MATERIAL FOR THE TASK:
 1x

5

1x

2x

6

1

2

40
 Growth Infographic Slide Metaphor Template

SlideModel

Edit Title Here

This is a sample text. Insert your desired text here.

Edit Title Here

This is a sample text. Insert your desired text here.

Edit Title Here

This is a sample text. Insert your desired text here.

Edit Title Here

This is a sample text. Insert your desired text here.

WHAT IS REQUIRED:
Produce the material above again, word for word.

RESPONSE AREA:
 1x

5

1x

2x

6

1

2

40
 Growth Infographic Slide Metaphor Template

SlideModel

Edit Title Here

This is a sample text. Insert your desired text here.

Edit Title Here

This is a sample text. Insert your desired text here.

Edit Title Here

This is a sample text. Insert your desired text here.

Edit Title Here

This is a sample text. Insert your desired text here.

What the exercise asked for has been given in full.